Pittsburgh, PA. In the film Hondo, John Wayne spends a portion of one scene describing the specificity that the languages of the American Indians have for describing places of beauty and significance. It is a scene I understood immediately when I first saw it as I thought of “the sound of water birds.” That is the rough English translation for the town of Issaquah.
Located about fifteen miles outside of Seattle, Issaquah is surrounded by three gorgeous mountains and a lake to the north. It is one of the few places I really associate with a sense of home. My father grew up just outside of Issaquah on a farm at the base of its largest mountain, Tiger Mountain, and my grandpa still lives there. I have known and spent more time exploring that mountain than anywhere else. Marveling at the massive cedars on my grandpa’s farm, carefully picking the sweetest of Armenian Blackberries, and just generally basking in the beauties of that place is my idea of Heaven. After a while, I thought I knew everything about that mountain, which is why it came as such a surprise when I first learned about Irving Petite.
A chance discovery on my grandma’s bookshelf introduced me to Petite’s writing. It was set almost exclusively in Issaquah – or, more precisely, in his 165-acre homestead just up the road from my grandpa’s farm. My grandpa still remembers Petite, and he shared a few stories with me that weren’t in the books.
Petite was born in Oregon in 1920 and, with a partner, bought the clear-cut tract of land on Tiger Mountain where he would build his cabin in the early 1940s. Petite desired a simple life on the mountain and tried to meet as many of his needs as he could from the homestead. He acquired a menagerie of animals on the farm to help fulfill these needs, including goats and chickens which regularly found their way into the cabin with Petite. My grandpa recounted having to borrow a buck goat from Petite a few times in the 1970s to breed with his herd.
The things he couldn’t produce on the homestead or do without he paid for with odd jobs. Petite frequently describes salvaging the logs left by the timber company on the homestead to make fence posts he sells to other local farms.
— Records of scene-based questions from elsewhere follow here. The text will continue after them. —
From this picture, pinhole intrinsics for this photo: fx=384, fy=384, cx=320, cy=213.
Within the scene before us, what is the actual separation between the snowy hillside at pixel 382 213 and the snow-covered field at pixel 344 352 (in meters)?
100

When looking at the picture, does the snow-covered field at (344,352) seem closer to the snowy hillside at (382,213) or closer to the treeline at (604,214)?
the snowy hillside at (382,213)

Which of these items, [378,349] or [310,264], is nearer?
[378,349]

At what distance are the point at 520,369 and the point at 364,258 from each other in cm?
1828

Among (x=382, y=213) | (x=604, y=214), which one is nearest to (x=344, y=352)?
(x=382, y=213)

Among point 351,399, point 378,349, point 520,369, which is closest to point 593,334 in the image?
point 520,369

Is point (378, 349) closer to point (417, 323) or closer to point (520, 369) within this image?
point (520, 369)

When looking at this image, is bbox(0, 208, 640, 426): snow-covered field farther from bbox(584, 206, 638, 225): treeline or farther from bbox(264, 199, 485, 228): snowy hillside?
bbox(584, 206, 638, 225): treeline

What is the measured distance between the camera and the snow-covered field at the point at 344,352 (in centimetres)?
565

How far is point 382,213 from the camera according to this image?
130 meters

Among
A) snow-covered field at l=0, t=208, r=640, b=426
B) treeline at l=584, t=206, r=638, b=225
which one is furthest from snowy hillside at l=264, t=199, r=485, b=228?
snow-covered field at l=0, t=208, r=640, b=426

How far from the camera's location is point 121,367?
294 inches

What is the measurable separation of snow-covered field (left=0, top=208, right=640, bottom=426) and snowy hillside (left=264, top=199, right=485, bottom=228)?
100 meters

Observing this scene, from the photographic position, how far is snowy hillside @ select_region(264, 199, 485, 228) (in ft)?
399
He also filled in as a substitute mailman and wrote for the Seattle Times. It was not an action-packed existence, but the manner Petite lived and wrote about it all keeps you always wanting to hear more.
In his most famous book, Mister B., Petite recounts the months he spent raising an orphaned bear cub on the homestead. The text is both humorous and thought provoking as Petite reflects on how he was changed by sharing his life with Mister B. This book is just one example of how Petite evokes a strong sense of iyarina in his writing, another Indian word meaning “to reflect upon the land, with sympathy.”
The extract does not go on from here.